Trecho do texto:
----------------

O “Alfabeto de Delaware”: Estratégias Jurídicas e Tributárias na Interseção entre Brasil e Estados Unidos


Por Cairo David — Advogado Tributarista, membro da Associação Brasileira de Advogados e da Rede Nacional de Advogados Tributaristas (RENAT).
O Estado de Delaware, nos Estados Unidos, é há décadas um dos epicentros mundiais de estruturas societárias flexíveis, eficazes e estrategicamente silenciosas. Com um sistema jurídico previsível, especializado e com forte viés pro-business, Delaware abriga hoje mais de 60% das companhias listadas na bolsa americana, incluindo gigantes como Google, Facebook e Coca-Cola.
No contexto do planejamento tributário e patrimonial internacional, consolidou-se uma expressão coloquial no meio jurídico e financeiro: o "alfabeto de Delaware" — metáfora que se refere à vasta gama de estruturas jurídicas possíveis dentro desse pequeno estado, principalmente para fins de blindagem patrimonial, sucessão internacional e otimização fiscal.

----------------

Dados fornecidos:
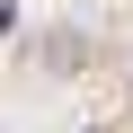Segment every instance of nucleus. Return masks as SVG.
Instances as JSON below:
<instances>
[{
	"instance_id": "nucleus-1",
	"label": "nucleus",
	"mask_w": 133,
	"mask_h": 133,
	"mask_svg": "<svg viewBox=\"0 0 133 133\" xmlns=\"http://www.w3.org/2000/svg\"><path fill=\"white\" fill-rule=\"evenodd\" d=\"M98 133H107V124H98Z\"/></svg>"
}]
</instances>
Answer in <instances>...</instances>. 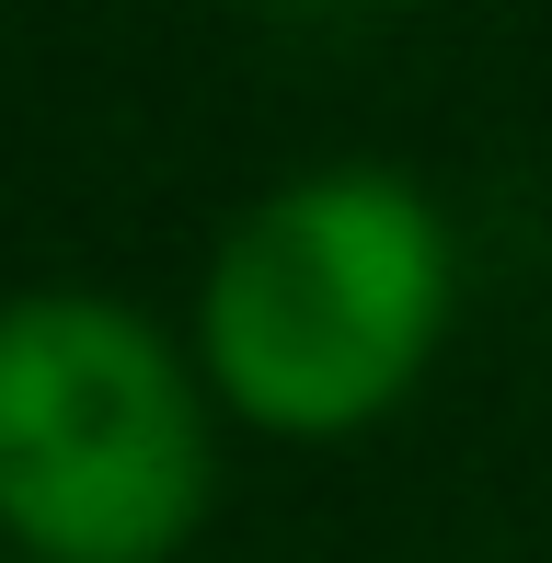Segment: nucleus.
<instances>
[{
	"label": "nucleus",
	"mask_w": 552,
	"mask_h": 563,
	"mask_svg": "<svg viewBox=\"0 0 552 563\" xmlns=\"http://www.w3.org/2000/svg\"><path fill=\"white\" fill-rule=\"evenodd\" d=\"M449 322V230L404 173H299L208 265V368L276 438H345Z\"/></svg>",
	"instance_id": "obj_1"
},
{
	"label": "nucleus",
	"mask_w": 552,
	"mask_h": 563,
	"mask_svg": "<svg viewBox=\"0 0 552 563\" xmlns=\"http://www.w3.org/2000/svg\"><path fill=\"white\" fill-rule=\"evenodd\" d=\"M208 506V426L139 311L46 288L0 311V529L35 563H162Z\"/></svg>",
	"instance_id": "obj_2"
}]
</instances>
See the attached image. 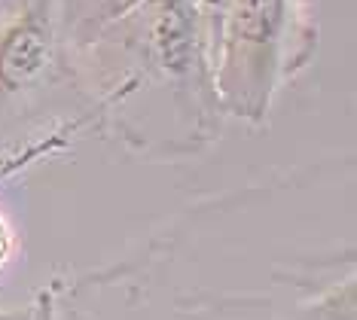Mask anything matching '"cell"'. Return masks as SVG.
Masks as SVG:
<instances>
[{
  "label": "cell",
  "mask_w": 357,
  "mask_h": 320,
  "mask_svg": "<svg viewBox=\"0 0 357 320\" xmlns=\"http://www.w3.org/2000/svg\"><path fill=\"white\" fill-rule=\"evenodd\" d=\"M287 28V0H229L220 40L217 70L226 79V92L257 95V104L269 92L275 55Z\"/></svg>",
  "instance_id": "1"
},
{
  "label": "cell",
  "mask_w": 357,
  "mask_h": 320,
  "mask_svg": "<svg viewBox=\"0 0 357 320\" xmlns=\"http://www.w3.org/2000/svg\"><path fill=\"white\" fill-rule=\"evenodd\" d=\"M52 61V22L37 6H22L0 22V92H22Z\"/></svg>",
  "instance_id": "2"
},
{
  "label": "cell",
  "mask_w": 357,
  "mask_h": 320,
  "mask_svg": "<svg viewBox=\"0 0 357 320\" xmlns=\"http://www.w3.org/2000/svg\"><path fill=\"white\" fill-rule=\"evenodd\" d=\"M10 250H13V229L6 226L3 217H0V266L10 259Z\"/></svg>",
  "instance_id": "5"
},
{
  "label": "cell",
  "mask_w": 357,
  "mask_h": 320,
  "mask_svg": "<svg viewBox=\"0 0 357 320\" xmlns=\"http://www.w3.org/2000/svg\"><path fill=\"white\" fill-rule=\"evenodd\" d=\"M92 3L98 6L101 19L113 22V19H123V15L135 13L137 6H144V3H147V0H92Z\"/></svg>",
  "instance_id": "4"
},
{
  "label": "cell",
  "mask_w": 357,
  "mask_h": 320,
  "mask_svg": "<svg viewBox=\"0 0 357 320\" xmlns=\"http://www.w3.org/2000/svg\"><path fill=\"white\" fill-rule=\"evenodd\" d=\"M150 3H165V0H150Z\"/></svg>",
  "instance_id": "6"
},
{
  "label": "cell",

----------------

Objetivo: Transcreva tudo o que vai de "O Estado de" até "e otimização fiscal." no texto sobre o alfabeto de Delaware, trocando "otimização fiscal" por "eficiência fiscal". O material apresentado não guarda relação com o texto.

Resultado do exercício:
O Estado de Delaware, nos Estados Unidos, é há décadas um dos epicentros mundiais de estruturas societárias flexíveis, eficazes e estrategicamente silenciosas. Com um sistema jurídico previsível, especializado e com forte viés pro-business, Delaware abriga hoje mais de 60% das companhias listadas na bolsa americana, incluindo gigantes como Google, Facebook e Coca-Cola.
No contexto do planejamento tributário e patrimonial internacional, consolidou-se uma expressão coloquial no meio jurídico e financeiro: o "alfabeto de Delaware" — metáfora que se refere à vasta gama de estruturas jurídicas possíveis dentro desse pequeno estado, principalmente para fins de blindagem patrimonial, sucessão internacional e eficiência fiscal.